Veryansın TV, Adnan Oktar davasının husumetli müştekilerinden Özkan Mamati'nin avukatı Eser Çömlekçioğlu ile birlikte uzunca bir süredir, manasını anlamakta zorlandığımız bir yayın politikası sürdürmektedir. 

Vatansever olduğuna inandığımız bir yayın kuruluşunun, milliyetçi, aydın, dindar, Atatürkçü gençlerin hiçbir hukuki delil olmadan cezaevlerine doldurulmalarını, karanlık izbe küflü koğuşlarda ölüme terk edilmelerini alkışlayan bir tutum içinde olması en hafif deyimiyle bir akıl tutulmasıdır. Veryansın TV yayıncı ve yazarlarının bu akıl tutulmasından bir an önce kurtulmasını, hedefi bu ülkenin parçalanması olan derin odakların oyunlarına gelmemelerini ve her ne pahasına olursa olsun vicdanlarıyla hareket etmelerini temenni ediyor ve geçtiğimiz günlerde yayınladıkları bir haberle ilgili olarak önemli bazı hususları açıklamakta yarar görüyoruz.

Öncelikle;

  • Tutuklu olarak yargılanan arkadaşlarımızın Pandemi sebebiyle nakiller durdurulduğu halde Silivri’den alınıp Bandırma, Burhaniye, İzmir, Kırıkkale, Edirne, Tekirdağ gibi Türkiye’nin dört bir yanındaki cezaevlerine dağıtıldıkları Veryansın TV çalışanlarının Adalet Bakanlığı’nı arayarak teyit edebilecekleri somut bir gerçektir.
  • Silivri Cezaevinde yüksek güvenlikli ortamda, başka suç tiplerinden tutuklu bulunanlardan korunarak tutulan arkadaşlarımızın birden bire Türkiye’nin dört bir yanına cinayet, gasp, uyuşturucu ticareti gibi dehşet suçlardan hüküm giymiş insanların arasına 1-2 kişi olacak şekilde dağıtılmaları, götürüldükleri yerlerde aramalarda şişler ve kesici aletler yakalanmış olması can güvenliklerinden endişe etmek için fazlasıyla yeterli bir durumdur. 
  • Tek başına bu durum bile arkadaşlarımızın can güvenliğini tehlikeye atmıştır. İnanıyoruz ki bu haberi hazırlayan hanımefendinin annesi ya da kardeşi benzeri bir olayı yaşasa kendisi bizlerin gösterdiği tepkiden çok daha güçlü ve fazla bir tepki gösterecektir.

********************

• **Yapılacak İş 1**:
Veryansın TV ile ilgili metne göre, tutuklu olarak yargılanan arkadaşlar hangi cezaevinden alınıp başka cezaevlerine dağıtılmıştır?
• **Yapılacak İş 2**:
Veryansın TV ile ilgili metnin "Veryansın TV, Adnan" sözlerinden başlayıp "yayın politikası sürdürmektedir." sözleri de dahil olmak üzere oraya kadar olan kısmını aynen yazın.
• **Yapılacak İş 3**:
Veryansın TV ile ilgili metni, son cümlesinden sonra gelecek biçimde sürdürün.

********************

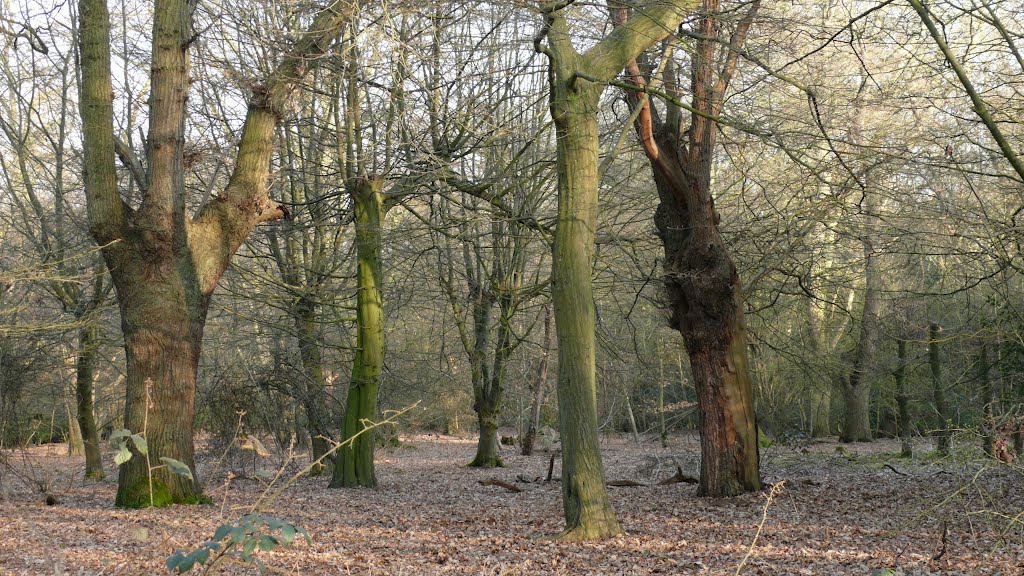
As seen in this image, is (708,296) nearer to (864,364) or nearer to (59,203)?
(864,364)

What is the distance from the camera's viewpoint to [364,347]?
36.1 feet

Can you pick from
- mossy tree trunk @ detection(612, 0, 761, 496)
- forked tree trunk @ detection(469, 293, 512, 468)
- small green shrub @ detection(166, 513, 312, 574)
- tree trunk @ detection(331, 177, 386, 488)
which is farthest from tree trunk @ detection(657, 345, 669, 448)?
small green shrub @ detection(166, 513, 312, 574)

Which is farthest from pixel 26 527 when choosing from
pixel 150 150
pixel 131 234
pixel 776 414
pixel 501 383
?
pixel 776 414

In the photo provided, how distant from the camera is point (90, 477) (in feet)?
44.8

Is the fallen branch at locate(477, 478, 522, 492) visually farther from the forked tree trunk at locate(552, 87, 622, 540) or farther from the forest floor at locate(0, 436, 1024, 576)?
the forked tree trunk at locate(552, 87, 622, 540)

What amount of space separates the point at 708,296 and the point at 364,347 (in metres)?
4.96

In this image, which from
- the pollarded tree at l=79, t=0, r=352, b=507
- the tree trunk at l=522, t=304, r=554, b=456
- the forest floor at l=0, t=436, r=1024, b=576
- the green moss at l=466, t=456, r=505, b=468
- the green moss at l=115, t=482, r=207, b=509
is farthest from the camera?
the green moss at l=466, t=456, r=505, b=468

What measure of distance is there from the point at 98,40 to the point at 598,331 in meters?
7.50

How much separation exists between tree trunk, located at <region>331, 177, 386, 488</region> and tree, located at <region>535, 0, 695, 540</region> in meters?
4.60

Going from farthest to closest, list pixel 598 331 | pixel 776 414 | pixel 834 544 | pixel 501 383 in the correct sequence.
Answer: pixel 776 414 → pixel 501 383 → pixel 598 331 → pixel 834 544

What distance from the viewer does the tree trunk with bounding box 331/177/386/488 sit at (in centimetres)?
1089

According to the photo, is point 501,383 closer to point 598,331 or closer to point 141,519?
point 598,331

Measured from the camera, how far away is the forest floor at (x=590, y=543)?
529 centimetres

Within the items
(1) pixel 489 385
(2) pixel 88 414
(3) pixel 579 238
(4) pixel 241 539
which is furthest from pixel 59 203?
(4) pixel 241 539
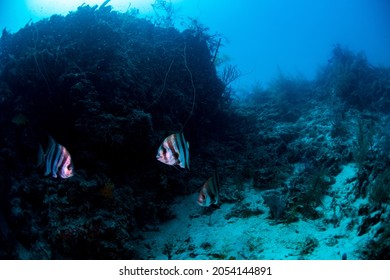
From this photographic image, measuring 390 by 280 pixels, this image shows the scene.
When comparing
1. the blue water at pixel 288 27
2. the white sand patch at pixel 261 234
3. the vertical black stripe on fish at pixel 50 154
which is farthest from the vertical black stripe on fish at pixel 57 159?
the blue water at pixel 288 27

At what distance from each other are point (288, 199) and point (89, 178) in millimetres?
3171

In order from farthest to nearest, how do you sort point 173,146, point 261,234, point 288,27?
point 288,27 < point 261,234 < point 173,146

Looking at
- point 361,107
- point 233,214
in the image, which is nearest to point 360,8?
point 361,107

********************

• **Yazılı Yanıt 1**:
Silivri Cezaevi'nden alınmışlardır.

• **Yazılı Yanıt 2**:
Veryansın TV, Adnan Oktar davasının husumetli müştekilerinden Özkan Mamati'nin avukatı Eser Çömlekçioğlu ile birlikte uzunca bir süredir, manasını anlamakta zorlandığımız bir yayın politikası sürdürmektedir.

• **Yazılı Yanıt 3**:
  • Nakilden sonra gittikleri cezaevlerinde karantina koğuşlarına yerleştirilen arkadaşlarımız birçok cezaevinde dışarı çıkıp gelen dolayısıyla korona riski taşıyan mahkumlarla bir arada tutulmuş, hatta bazı cezaevlerinde doğrudan korona testi pozitif çıkan insanların yanına yerleştirilmişlerdir. 
  • Bazı arkadaşlarımıza yapılan testlerde ise sahte pozitif sonuçlar çıkartılmış, hastaneye götürülmek ve korona salgınına doğrudan maruz bırakılmak istenmişler daha sonra yapılan testlerin negatif çıkmasına rağmen aileleri ve avukatlarıyla görüşmeleri yasaklanmış, hukuksuz bir şekilde tecride alınmışlardır.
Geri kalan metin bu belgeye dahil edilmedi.